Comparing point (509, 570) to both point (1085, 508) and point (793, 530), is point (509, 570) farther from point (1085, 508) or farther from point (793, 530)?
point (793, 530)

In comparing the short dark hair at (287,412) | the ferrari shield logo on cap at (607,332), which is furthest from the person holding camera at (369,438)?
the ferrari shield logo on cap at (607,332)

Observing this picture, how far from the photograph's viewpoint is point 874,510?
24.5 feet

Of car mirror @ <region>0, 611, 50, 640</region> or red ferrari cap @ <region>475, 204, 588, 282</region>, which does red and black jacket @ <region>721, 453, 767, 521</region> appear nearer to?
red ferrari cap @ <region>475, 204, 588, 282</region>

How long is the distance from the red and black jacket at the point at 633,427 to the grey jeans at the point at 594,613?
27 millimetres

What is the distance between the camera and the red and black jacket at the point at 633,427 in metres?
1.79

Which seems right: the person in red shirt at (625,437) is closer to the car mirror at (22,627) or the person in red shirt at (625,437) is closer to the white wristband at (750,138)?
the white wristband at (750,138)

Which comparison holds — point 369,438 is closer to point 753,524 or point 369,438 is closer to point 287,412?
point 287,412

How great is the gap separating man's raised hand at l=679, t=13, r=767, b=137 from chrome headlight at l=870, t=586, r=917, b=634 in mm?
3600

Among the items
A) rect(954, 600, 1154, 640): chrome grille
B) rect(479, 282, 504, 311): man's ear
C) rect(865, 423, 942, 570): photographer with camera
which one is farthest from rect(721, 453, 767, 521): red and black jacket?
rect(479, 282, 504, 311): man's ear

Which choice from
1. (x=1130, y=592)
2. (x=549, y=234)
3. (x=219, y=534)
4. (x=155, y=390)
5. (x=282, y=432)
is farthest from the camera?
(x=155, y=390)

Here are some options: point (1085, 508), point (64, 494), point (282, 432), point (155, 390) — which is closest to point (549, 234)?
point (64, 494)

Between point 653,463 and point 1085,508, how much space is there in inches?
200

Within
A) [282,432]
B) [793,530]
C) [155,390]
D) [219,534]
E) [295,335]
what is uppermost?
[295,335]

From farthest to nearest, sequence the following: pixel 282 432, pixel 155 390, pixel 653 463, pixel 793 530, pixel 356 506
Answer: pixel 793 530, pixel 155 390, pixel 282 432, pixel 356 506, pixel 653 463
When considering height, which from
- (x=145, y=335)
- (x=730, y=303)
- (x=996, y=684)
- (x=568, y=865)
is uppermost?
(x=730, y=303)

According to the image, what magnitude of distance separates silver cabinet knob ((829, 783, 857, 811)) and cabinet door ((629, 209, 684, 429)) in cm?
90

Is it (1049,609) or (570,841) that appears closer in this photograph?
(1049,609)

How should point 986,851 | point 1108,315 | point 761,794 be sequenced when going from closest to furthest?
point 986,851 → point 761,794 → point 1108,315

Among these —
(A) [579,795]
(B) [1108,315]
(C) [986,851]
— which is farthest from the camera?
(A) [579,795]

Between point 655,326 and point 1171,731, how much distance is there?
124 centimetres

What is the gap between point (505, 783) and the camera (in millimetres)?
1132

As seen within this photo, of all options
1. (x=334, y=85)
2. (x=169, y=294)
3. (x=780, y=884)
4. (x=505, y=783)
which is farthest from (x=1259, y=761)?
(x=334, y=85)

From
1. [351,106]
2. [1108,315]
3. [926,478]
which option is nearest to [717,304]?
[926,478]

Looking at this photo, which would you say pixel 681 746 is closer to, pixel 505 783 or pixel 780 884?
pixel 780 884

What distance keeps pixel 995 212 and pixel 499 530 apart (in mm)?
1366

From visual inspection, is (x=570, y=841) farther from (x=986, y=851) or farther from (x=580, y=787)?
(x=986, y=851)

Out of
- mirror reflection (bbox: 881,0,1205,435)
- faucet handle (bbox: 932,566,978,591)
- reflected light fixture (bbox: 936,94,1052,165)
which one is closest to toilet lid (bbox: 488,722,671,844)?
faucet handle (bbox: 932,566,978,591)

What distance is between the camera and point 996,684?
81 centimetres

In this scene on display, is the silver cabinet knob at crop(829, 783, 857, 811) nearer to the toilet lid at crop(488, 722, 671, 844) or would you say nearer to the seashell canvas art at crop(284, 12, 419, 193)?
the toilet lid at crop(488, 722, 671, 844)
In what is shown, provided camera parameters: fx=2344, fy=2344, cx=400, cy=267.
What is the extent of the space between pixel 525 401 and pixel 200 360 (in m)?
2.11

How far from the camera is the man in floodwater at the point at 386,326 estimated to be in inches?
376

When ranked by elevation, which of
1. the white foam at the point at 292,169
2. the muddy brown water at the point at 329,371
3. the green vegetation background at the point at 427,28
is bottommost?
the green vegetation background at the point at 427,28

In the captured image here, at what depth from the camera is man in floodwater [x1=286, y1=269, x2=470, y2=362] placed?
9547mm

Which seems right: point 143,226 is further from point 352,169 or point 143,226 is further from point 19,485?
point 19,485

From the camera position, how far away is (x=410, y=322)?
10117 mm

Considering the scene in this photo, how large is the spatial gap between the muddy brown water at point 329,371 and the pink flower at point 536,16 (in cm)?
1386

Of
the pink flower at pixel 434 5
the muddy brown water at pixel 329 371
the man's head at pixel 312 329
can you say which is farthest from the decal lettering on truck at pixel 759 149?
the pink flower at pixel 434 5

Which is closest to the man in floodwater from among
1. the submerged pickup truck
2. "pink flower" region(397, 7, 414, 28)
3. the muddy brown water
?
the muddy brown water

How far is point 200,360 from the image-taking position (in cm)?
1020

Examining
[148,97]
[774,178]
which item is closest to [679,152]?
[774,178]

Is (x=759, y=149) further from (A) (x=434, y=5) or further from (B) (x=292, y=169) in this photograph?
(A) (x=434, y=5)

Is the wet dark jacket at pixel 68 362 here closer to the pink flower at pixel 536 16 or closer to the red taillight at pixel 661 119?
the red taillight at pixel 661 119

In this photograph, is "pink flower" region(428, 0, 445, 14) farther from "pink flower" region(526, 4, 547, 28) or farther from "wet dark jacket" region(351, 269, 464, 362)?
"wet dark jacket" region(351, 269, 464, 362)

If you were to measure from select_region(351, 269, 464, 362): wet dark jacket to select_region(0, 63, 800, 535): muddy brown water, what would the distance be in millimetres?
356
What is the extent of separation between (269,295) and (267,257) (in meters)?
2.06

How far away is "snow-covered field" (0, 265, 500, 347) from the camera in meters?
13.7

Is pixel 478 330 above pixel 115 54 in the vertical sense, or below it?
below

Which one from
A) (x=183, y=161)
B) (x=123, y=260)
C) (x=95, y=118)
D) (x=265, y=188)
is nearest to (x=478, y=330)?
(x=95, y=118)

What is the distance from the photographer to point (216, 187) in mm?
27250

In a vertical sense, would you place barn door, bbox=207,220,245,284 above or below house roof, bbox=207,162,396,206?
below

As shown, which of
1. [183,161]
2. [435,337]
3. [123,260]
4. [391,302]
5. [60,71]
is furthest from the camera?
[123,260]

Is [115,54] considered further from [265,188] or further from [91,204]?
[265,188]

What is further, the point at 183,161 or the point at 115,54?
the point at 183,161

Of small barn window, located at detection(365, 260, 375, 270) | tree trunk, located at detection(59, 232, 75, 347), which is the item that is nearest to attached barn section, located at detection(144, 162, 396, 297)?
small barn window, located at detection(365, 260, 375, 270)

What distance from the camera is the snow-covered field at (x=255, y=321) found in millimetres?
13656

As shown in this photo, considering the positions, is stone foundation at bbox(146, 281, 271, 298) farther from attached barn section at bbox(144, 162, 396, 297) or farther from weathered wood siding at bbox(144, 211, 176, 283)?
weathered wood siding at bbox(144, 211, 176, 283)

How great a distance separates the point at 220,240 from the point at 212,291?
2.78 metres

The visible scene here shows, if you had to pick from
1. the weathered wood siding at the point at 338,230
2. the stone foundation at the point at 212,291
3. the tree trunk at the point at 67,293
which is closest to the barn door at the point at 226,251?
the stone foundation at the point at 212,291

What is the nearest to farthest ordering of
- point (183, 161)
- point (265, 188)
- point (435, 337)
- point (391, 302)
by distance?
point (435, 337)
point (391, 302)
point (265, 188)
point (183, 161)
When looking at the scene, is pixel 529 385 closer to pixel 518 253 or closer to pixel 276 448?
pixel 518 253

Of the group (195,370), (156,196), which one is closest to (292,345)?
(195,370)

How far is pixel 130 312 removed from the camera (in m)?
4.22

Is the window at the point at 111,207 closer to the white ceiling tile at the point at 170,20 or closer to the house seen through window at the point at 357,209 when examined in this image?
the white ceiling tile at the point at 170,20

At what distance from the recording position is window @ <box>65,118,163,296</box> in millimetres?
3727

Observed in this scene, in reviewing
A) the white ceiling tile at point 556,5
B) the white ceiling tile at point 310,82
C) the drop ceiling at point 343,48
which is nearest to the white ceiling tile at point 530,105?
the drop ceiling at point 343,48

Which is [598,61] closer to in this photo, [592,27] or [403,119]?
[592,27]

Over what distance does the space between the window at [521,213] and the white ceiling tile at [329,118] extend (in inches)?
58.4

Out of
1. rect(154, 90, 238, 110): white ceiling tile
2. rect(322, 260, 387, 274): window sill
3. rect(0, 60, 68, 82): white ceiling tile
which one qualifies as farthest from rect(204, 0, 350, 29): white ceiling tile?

***

- _Exercise directions_
Copy only the stretch running from the line containing "Observed in this scene, in reviewing" to the final line of the entries, both ends included, exactly as it stands.

- _Completed exercise_
Observed in this scene, in reviewing
A) the white ceiling tile at point 556,5
B) the white ceiling tile at point 310,82
C) the drop ceiling at point 343,48
which is nearest to the white ceiling tile at point 530,105?
the drop ceiling at point 343,48

Which is [598,61] closer to in this photo, [592,27] or [403,119]?
[592,27]

Over what distance does the space between the window at [521,213] and the white ceiling tile at [329,118] extend (in inches)?
58.4

Out of
1. rect(154, 90, 238, 110): white ceiling tile
2. rect(322, 260, 387, 274): window sill
3. rect(0, 60, 68, 82): white ceiling tile
which one qualifies as farthest from rect(204, 0, 350, 29): white ceiling tile?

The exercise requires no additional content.